Skip to content

Python Elastic Output

Before you start...

Before using...

This node is intended to be used when spark features are not required. For instance, in a pipeline, where you are not manipulating Spark's dataframe at all...

With this node, you can save your an incoming stream of list (where each element is a python dictionary) to an elasticsearch index.

PySpark ->

Spark ->

Examples

Use-cases

Our "hello world" punchline configuration.

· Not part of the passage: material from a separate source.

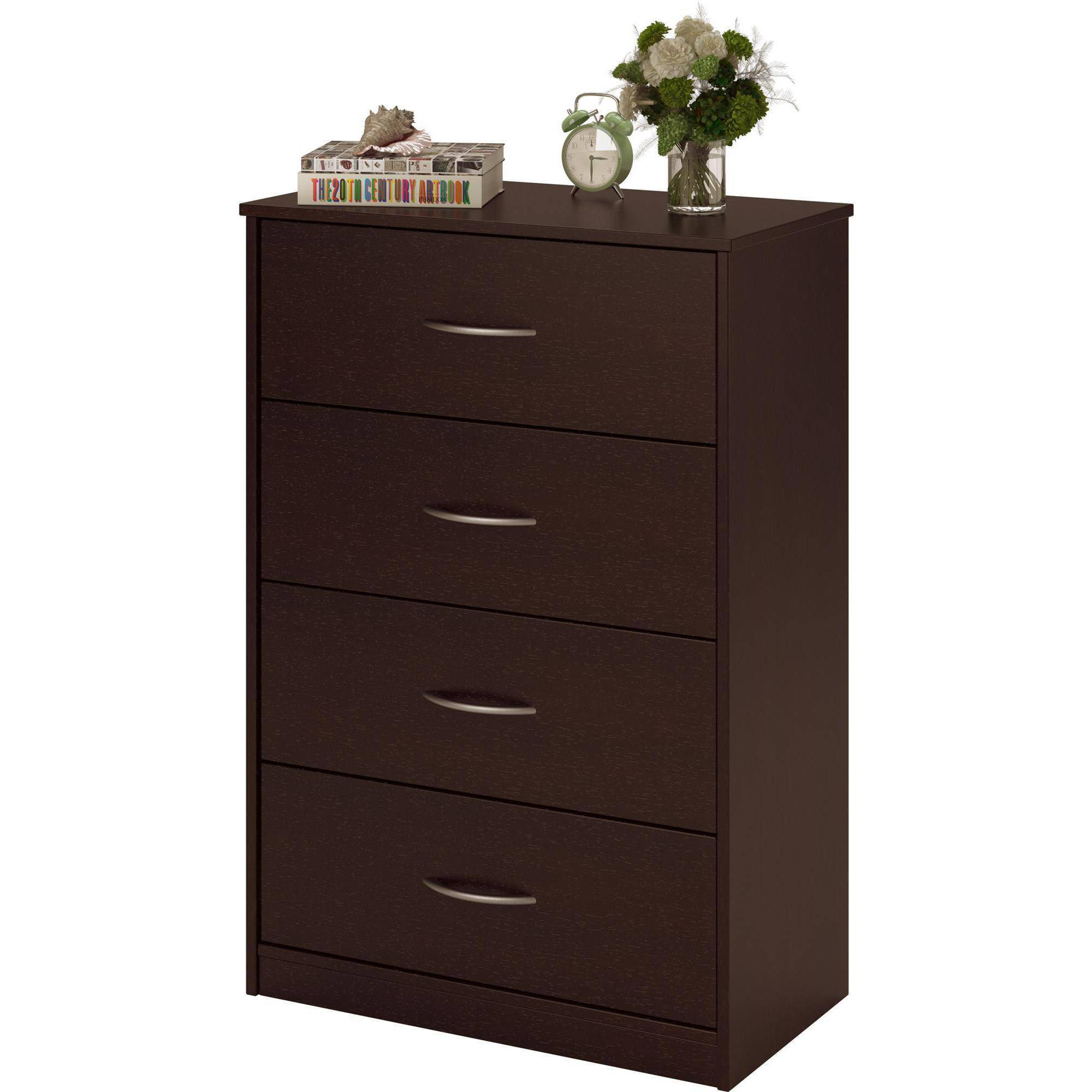 Brown pine 4 drawer dresser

beginner_use_case.punchline

{
    type: punchline
    version: "6.0"
    runtime: pyspark
    tenant: default
    dag: [
        {
            type: python_elastic_input
            component: python_elastic_input
            settings: {
                index: mydata
                nodes: [
                    localhost
                ]
            }
            subscribe: [

            ]
            publish: [
                {
                    stream: data
                }
            ]
        }
        {
            type: python_elastic_output
            component: python_elastic_output
            settings: {
                nodes: [
                    localhost
                ]
                index: multiquerytest
            }
            subscribe: [
                {
                    stream: data
                    component: python_elastic_input
                }
            ]
        }
    ]
}

run beginner_use_case.punchline by using the command below:

CONF=beginner_use_case.punchline
punchlinectl start -p $CONF

Comming soon

Comming soon

Parameters

Common Settings

Name Type mandatory Default value Description
index String true NONE The name of your elasticsearch index where data will be fetched.
port Integer false 9200 Your Elasticsearch server Port.
nodes List of String true NONE Hostnames of your elasticsearch nodes. In general, only one hostname is needed.
type String false NONE document type that will be retrieved from elasticsearch index

Advanced Settings

No advanced settings